(Entries from a dataset)
+ + + + +

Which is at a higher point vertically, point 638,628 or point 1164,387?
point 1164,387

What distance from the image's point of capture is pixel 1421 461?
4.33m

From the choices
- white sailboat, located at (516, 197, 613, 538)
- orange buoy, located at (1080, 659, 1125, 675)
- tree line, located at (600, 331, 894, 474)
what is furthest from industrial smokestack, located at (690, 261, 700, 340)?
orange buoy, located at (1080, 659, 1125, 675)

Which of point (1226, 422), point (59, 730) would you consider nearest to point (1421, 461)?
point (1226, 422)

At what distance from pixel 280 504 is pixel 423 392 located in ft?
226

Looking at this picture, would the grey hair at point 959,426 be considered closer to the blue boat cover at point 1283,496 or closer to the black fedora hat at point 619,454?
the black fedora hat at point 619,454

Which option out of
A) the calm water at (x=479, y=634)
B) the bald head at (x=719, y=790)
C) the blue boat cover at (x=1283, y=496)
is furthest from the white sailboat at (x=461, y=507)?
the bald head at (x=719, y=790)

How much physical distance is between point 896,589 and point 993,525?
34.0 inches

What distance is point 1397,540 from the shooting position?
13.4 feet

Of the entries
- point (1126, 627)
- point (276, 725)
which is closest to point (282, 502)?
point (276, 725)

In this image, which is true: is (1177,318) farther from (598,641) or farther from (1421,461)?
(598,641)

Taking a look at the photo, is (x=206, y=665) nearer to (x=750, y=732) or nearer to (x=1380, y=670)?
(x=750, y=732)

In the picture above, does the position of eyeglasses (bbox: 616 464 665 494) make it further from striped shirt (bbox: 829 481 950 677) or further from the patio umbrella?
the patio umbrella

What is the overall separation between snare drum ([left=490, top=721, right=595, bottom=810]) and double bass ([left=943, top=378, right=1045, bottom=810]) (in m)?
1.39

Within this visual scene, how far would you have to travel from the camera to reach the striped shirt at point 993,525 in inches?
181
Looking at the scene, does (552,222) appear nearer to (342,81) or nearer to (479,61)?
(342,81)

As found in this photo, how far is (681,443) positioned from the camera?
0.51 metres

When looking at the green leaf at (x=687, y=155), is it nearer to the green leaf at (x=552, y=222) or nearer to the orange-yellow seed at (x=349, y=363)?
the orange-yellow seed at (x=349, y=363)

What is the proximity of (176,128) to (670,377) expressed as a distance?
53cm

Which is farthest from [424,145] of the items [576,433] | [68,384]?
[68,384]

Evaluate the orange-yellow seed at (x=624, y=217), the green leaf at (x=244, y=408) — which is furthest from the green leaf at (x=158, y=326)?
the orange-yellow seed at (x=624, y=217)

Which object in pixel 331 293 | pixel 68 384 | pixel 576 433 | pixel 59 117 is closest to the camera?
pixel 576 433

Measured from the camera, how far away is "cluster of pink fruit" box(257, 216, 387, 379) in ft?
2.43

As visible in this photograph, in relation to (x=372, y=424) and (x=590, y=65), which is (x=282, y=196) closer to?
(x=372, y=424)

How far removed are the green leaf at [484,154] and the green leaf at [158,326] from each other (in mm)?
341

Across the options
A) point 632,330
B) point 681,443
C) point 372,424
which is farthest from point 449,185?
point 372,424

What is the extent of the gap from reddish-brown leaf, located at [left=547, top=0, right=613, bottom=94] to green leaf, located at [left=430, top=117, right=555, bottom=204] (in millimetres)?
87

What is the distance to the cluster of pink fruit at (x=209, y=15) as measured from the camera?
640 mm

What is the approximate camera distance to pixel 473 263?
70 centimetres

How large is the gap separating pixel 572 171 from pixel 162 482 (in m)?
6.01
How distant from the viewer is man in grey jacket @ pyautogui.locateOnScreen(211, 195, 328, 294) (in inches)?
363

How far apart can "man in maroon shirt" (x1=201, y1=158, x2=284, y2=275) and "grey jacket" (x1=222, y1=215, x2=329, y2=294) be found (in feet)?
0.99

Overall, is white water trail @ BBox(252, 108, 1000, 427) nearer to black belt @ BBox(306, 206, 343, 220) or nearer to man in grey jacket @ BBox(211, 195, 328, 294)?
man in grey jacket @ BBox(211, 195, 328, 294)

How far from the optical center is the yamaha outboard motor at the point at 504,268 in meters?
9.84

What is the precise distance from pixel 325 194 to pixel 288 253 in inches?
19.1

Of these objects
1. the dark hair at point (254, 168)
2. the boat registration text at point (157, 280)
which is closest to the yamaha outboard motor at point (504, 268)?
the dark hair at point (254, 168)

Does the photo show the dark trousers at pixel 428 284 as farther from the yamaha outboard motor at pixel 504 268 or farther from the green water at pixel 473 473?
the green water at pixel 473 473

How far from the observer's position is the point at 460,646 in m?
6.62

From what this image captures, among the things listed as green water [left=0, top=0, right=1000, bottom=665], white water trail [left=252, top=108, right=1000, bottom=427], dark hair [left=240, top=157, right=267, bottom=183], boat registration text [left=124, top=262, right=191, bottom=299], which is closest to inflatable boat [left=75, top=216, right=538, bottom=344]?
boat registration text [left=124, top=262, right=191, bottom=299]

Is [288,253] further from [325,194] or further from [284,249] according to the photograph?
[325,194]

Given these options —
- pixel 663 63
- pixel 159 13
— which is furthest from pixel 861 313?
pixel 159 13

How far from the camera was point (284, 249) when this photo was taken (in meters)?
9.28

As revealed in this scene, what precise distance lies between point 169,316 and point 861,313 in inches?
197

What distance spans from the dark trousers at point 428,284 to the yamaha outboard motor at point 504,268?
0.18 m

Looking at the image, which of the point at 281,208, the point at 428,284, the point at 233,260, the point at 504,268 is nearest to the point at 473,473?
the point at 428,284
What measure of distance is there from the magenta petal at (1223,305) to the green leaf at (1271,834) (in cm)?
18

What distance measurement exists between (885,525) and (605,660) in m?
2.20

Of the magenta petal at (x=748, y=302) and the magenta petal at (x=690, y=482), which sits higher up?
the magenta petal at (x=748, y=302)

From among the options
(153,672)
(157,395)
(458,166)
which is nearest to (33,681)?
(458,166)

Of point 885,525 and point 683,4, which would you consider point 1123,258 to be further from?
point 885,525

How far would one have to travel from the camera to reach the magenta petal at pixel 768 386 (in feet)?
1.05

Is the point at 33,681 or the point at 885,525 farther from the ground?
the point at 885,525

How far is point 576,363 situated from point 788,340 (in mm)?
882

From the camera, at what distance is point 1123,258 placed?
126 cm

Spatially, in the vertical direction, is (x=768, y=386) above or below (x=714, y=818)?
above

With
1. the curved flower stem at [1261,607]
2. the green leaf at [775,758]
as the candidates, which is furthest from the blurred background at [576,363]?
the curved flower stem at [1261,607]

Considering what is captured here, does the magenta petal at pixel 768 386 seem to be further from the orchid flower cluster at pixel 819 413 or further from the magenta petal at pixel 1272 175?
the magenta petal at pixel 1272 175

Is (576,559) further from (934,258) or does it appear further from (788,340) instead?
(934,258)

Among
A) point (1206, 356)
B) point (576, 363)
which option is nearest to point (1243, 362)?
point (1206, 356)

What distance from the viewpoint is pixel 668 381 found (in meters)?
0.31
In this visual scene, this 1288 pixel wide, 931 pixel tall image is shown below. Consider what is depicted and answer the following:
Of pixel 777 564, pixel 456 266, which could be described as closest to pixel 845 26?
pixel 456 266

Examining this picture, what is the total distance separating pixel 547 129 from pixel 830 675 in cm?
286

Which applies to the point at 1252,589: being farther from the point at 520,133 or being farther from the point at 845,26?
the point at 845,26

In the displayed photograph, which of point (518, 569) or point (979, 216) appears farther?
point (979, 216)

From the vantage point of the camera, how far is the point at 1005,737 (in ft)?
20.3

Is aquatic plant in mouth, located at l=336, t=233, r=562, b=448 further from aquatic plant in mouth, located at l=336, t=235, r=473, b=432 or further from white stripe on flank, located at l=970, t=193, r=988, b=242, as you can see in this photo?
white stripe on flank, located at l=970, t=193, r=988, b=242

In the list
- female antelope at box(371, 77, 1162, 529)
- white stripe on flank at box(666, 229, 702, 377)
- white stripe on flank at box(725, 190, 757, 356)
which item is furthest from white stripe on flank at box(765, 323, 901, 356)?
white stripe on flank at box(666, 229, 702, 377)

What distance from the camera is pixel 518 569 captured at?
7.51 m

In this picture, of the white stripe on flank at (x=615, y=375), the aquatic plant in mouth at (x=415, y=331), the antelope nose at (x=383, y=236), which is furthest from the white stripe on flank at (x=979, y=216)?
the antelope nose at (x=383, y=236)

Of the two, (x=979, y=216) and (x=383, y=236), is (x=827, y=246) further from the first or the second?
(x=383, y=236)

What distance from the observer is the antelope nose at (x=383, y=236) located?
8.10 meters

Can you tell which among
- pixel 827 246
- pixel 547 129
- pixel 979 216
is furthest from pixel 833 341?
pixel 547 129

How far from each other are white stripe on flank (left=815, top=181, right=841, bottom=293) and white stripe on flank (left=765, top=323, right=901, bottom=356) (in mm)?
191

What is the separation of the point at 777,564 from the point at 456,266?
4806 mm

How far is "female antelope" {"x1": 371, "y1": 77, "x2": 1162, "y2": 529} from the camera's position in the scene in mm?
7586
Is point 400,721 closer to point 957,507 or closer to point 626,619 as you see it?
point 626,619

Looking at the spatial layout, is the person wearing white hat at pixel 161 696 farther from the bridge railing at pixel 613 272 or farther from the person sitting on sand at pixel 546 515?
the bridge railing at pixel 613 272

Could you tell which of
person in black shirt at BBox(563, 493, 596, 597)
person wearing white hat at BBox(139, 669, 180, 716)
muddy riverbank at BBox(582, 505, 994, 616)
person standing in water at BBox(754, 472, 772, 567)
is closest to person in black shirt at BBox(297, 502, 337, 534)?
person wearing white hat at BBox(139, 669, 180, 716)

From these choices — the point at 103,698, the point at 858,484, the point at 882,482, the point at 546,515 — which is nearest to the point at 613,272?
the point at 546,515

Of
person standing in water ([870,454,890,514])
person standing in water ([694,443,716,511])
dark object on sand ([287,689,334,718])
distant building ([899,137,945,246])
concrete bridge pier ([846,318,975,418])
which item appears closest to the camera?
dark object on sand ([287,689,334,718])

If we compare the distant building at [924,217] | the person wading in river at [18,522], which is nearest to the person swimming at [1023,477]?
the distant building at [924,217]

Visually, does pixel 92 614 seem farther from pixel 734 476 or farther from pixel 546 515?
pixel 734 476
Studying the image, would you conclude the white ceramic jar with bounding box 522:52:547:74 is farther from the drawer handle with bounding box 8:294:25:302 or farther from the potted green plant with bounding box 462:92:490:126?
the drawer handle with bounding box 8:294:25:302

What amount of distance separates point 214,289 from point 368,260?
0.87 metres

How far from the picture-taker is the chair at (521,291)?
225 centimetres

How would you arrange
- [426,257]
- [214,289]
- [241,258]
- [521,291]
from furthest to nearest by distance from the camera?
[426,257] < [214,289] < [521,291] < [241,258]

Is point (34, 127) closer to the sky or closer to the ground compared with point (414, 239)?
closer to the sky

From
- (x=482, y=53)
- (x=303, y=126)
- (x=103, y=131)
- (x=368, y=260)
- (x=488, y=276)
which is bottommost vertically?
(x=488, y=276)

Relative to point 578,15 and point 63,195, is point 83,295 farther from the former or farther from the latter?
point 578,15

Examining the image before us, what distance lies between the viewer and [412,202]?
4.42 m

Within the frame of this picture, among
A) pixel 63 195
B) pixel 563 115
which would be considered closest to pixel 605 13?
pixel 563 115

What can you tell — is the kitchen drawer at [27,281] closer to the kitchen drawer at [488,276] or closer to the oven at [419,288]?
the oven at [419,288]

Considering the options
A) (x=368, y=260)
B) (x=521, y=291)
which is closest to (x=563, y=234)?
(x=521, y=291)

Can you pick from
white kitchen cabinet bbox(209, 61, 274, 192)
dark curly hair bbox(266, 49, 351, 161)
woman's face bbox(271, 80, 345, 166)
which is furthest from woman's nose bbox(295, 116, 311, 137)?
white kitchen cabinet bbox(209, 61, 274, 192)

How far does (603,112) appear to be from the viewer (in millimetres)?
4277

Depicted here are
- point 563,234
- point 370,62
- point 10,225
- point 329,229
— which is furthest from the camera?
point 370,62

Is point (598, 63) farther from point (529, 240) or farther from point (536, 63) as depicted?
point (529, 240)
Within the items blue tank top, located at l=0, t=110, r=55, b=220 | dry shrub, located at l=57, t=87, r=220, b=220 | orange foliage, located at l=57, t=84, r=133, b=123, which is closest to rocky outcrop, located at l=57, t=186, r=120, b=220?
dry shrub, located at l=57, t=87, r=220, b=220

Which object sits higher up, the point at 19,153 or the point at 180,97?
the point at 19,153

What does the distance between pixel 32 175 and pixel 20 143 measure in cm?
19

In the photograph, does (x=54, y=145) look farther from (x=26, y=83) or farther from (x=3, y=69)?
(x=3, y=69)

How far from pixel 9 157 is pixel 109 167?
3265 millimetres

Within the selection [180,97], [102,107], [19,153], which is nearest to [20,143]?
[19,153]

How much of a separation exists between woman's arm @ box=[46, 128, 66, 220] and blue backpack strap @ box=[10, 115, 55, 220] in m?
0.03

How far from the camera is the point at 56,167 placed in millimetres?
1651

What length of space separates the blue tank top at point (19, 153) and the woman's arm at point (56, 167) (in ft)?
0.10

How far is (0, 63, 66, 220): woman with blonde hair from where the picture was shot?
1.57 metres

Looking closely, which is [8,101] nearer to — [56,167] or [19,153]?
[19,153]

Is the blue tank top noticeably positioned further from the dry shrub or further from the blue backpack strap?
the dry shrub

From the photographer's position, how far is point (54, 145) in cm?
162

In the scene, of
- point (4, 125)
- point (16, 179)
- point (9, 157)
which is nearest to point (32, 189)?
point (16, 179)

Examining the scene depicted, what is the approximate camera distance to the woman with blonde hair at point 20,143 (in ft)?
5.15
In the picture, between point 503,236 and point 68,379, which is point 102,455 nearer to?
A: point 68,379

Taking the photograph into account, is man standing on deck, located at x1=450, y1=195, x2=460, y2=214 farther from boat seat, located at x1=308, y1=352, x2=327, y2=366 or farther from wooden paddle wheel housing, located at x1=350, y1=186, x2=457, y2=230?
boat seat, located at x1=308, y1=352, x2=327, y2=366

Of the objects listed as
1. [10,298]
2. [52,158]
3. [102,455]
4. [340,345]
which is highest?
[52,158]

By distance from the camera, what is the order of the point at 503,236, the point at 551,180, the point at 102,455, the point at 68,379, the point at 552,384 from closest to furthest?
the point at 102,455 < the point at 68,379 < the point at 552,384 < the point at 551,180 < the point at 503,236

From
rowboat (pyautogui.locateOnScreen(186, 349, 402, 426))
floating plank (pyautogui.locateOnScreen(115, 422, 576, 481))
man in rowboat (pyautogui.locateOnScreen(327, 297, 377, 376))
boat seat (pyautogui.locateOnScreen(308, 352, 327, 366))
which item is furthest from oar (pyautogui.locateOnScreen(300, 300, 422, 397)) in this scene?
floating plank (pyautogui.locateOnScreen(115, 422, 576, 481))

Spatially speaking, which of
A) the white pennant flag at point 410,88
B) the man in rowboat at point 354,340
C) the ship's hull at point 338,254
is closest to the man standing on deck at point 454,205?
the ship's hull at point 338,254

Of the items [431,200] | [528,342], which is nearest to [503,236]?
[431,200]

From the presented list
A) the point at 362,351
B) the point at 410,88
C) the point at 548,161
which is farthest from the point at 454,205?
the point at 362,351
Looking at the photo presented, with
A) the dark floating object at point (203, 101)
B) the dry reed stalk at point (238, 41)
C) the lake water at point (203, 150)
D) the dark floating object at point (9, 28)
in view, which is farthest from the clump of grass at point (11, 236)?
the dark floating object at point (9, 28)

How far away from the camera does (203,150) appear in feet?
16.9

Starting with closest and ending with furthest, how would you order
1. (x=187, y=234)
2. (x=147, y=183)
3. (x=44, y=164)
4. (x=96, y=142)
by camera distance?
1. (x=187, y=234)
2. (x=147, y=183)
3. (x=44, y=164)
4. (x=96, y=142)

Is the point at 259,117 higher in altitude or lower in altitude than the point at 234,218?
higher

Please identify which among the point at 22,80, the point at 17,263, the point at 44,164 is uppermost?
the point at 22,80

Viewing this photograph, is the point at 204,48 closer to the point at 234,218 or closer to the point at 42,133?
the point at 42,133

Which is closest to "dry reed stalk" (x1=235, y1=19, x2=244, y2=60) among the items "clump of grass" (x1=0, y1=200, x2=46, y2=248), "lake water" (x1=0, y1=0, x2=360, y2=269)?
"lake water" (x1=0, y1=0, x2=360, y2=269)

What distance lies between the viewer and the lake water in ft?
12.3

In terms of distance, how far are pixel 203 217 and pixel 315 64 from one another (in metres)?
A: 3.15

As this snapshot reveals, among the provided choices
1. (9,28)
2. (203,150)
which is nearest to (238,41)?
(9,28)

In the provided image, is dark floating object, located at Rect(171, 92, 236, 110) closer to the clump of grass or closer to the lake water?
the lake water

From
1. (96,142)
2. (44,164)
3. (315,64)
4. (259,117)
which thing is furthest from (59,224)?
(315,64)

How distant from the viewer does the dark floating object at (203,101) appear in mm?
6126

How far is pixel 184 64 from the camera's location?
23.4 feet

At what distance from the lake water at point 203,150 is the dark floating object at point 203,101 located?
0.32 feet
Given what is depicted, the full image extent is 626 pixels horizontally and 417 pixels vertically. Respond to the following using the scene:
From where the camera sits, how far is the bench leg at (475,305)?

+ + + + +

Reproduce the records above exactly, starting with the line that contains "Viewing this photograph, is" and ending with the last line.

Viewing this photograph, is the point at 204,48 closer to the point at 234,218 or closer to the point at 42,133?
the point at 42,133

Which is closest to "dry reed stalk" (x1=235, y1=19, x2=244, y2=60) among the items "clump of grass" (x1=0, y1=200, x2=46, y2=248), "lake water" (x1=0, y1=0, x2=360, y2=269)?
"lake water" (x1=0, y1=0, x2=360, y2=269)

What distance lies between the viewer and the lake water in ft?
12.3

In terms of distance, how far are pixel 203 217 and pixel 315 64 from one another (in metres)?
A: 3.15

As this snapshot reveals, among the provided choices
1. (9,28)
2. (203,150)
which is nearest to (238,41)?
(9,28)

In the provided image, is dark floating object, located at Rect(171, 92, 236, 110) closer to the clump of grass or closer to the lake water?
the lake water

From
1. (96,142)
2. (44,164)
3. (315,64)
4. (259,117)
which thing is furthest from (59,224)?
(315,64)

How distant from the viewer does the dark floating object at (203,101) appear in mm?
6126

How far is pixel 184 64 from the camera's location?
23.4 feet

At what distance from the lake water at point 203,150 is the dark floating object at point 203,101 located?
0.32 feet
Given what is depicted, the full image extent is 626 pixels horizontally and 417 pixels vertically. Respond to the following using the scene:
From where the camera sits, how far is the bench leg at (475,305)?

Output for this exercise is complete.